Question

What is the length of AB in the below given figure?

Answer 1

Hint: In this particular types of question use the concept of Pythagoras theorem i.e. ${\left( {{\text{hypotenuse}}} \right)^2} = {\left( {{\text{perpendicular}}} \right)^2} + {\left( {{\text{base}}} \right)^2}$ and use that the distance between the center of the two circle if they touch each other is the sum of the respective radii so use this concept to reach the solution of the question.
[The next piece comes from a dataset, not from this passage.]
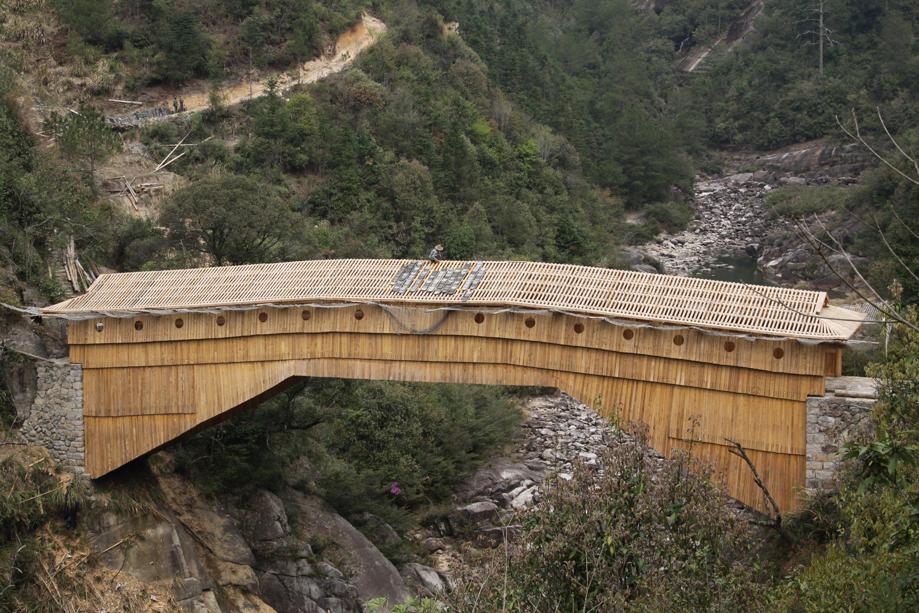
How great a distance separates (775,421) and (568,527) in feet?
15.0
Complete step-by-step answer:

Given data:
Diameter of bigger circle = 6cm, therefore radius = 3cm
Diameter of the middle circle = 4 cm, therefore radius = 2cm
Diameter of the upper circle = 3 cm, therefore radius = 1.5cm.
Let C, D and F be the center of the bigger, middle and upper circles respectively.
Draw perpendicular from the center of the middle circle to the lower circle as shown, let it cut the lower circle at point F
So, angle DFC = 90 degrees.
So distance CF = radius of the bigger circle – radius of the middle circle
Therefore, CF = 3 – 2 = 1cm.
Now join C and D as shown.
As C and D bot are centers so the distance CD = sum of the radius of the bigger and middle circles.
Therefore, CD = 3 + 2 = 5cm.
Now extend the diameter of the middle circle towards RHS and draw the perpendicular on this line from the center of the upper circle as shown; let it cut the line at point G.
So, angle EGD = 90 degrees.
Now from figure, GH = HI – GI
Now HI = 6 – 4 = 2cm, and GI = radius of the upper circle = 1.5cm.
Therefore, GH = 2 – 1.5 = 0.5cm
Therefore, DG = GH + DH = 0.5 + 2 = 2.5cm
And ED is distance between the centers of the upper and middle circle so,
ED = 1.5 + 2 = 3.5cm
Now in triangle DFC apply Pythagoras theorem we have,
$ \Rightarrow {\left( {{\text{hypotenuse}}} \right)^2} = {\left( {{\text{perpendicular}}} \right)^2} + {\left( {{\text{base}}} \right)^2}$
$ \Rightarrow {\left( {{\text{DC}}} \right)^2} = {\left( {{\text{DF}}} \right)^2} + {\left( {{\text{FC}}} \right)^2}$
Now substitute the values we have,
$ \Rightarrow {\left( {\text{5}} \right)^2} = {\left( {{\text{DF}}} \right)^2} + {\left( {\text{1}} \right)^2}$
$ \Rightarrow {\left( {{\text{DF}}} \right)^2} = 25 - 1 = 24$
$ \Rightarrow \left( {{\text{DF}}} \right) = \sqrt {24} = 2\sqrt 6 $ Cm
Now in triangle DEG apply Pythagoras theorem we have,
$ \Rightarrow {\left( {{\text{hypotenuse}}} \right)^2} = {\left( {{\text{perpendicular}}} \right)^2} + {\left( {{\text{base}}} \right)^2}$
$ \Rightarrow {\left( {{\text{ED}}} \right)^2} = {\left( {{\text{GE}}} \right)^2} + {\left( {{\text{DG}}} \right)^2}$
Now substitute the values we have,
$ \Rightarrow {\left( {{\text{3}}{\text{.5}}} \right)^2} = {\left( {{\text{EG}}} \right)^2} + {\left( {2.5} \right)^2}$
$ \Rightarrow {\left( {{\text{EG}}} \right)^2} = {\left( {{\text{3}}{\text{.5}}} \right)^2} - {\left( {2.5} \right)^2} = 6$
$ \Rightarrow \left( {{\text{EG}}} \right) = \sqrt 6 $
So the distance AB = DF + EG = $2\sqrt 6 + \sqrt 6 = 3\sqrt 6 $ Cm.
So this is the required answer.

Note – Whenever we face such types of questions the key concept we have to remember is that to solve this problem construction is the key, so construct the diagram as above and calculate all the values required to solve the right triangles in the figure so that we can apply Pythagoras theorem and calculate the distance of DF and EG, effectively AB.